=== Written task ===
Print the data from the line with "Distintivo da cucito della Gran Bretagna" up to and including the line with "Elias van den", keeping each line unchanged and leaving out the pictures.

=== Available data ===
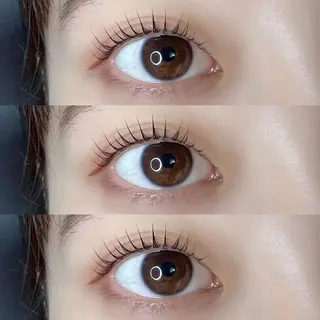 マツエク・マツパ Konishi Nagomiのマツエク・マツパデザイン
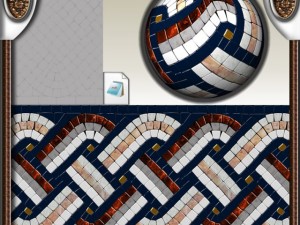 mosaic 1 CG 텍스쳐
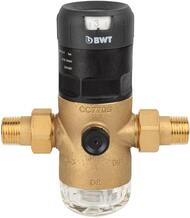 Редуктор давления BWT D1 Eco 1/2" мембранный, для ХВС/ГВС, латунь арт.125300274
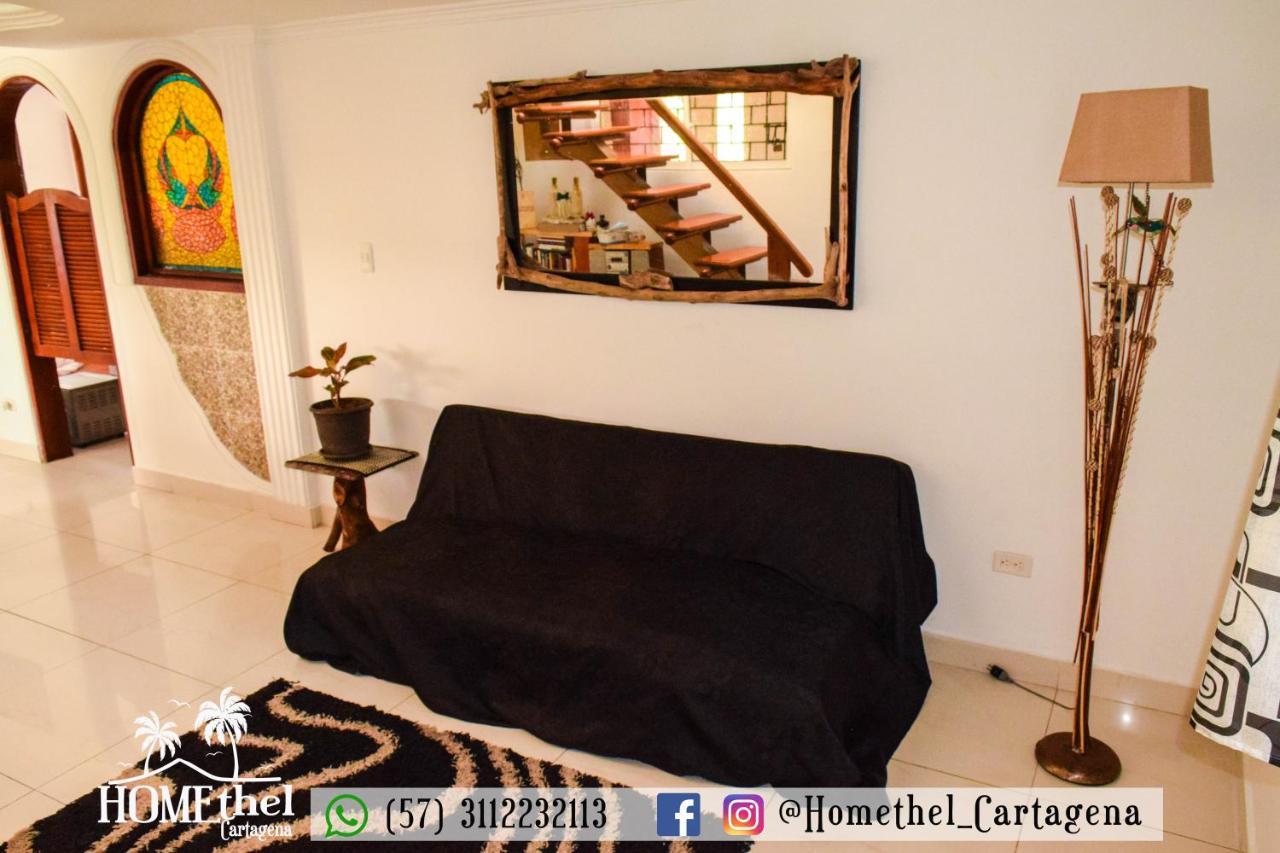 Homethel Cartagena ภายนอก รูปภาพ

* * *

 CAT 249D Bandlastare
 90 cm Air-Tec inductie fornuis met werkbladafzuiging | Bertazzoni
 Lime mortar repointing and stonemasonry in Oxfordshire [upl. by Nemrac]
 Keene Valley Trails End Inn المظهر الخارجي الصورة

==

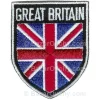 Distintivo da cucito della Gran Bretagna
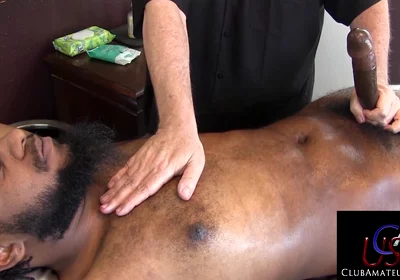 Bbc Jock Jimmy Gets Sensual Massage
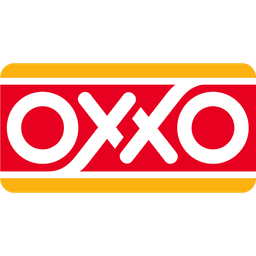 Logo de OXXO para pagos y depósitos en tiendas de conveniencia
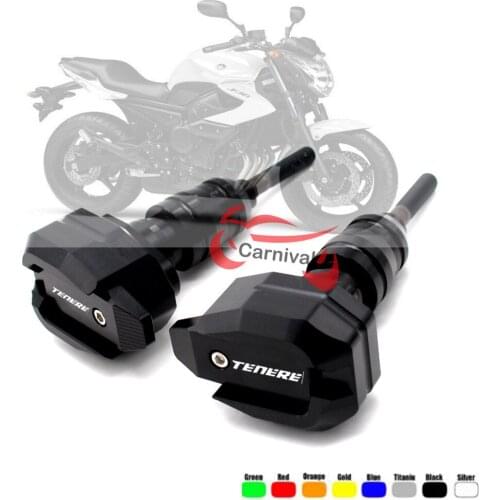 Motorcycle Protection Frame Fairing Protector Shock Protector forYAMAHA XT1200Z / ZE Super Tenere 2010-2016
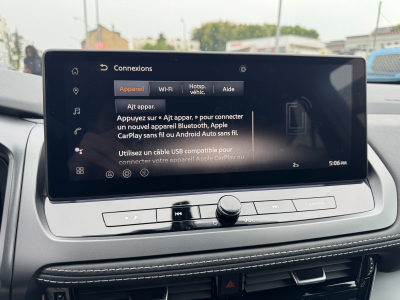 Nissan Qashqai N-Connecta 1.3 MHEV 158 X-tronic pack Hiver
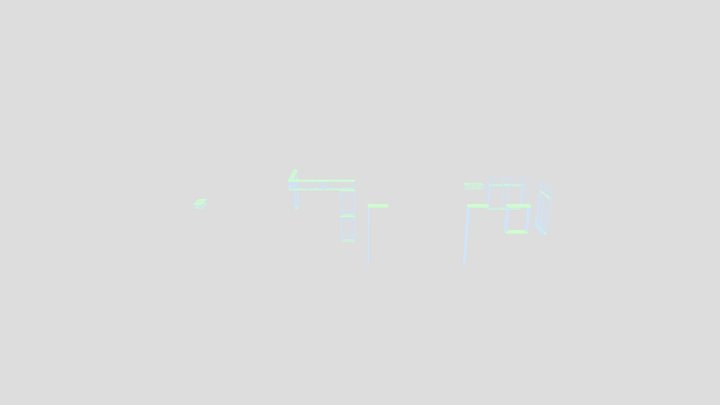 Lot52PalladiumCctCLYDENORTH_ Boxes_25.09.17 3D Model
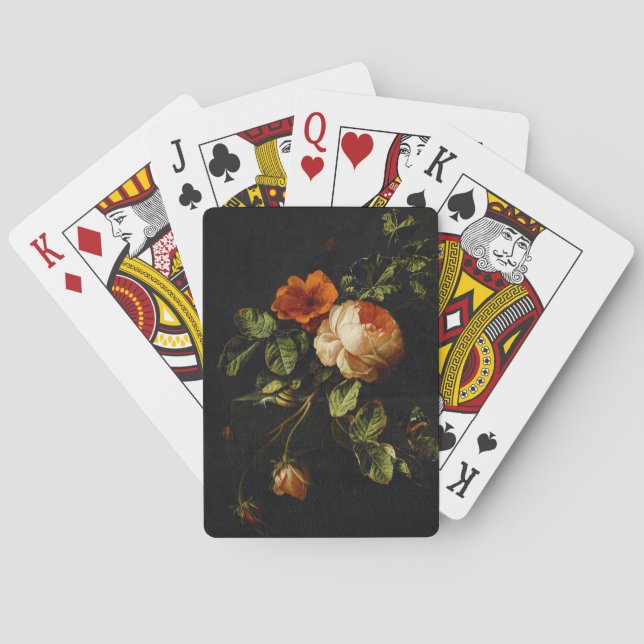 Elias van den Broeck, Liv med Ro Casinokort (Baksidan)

=== Task response ===
 Distintivo da cucito della Gran Bretagna
 Bbc Jock Jimmy Gets Sensual Massage
 Logo de OXXO para pagos y depósitos en tiendas de conveniencia
 Motorcycle Protection Frame Fairing Protector Shock Protector forYAMAHA XT1200Z / ZE Super Tenere 2010-2016
 Nissan Qashqai N-Connecta 1.3 MHEV 158 X-tronic pack Hiver
 Lot52PalladiumCctCLYDENORTH_ Boxes_25.09.17 3D Model
 Elias van den Broeck, Liv med Ro Casinokort (Baksidan)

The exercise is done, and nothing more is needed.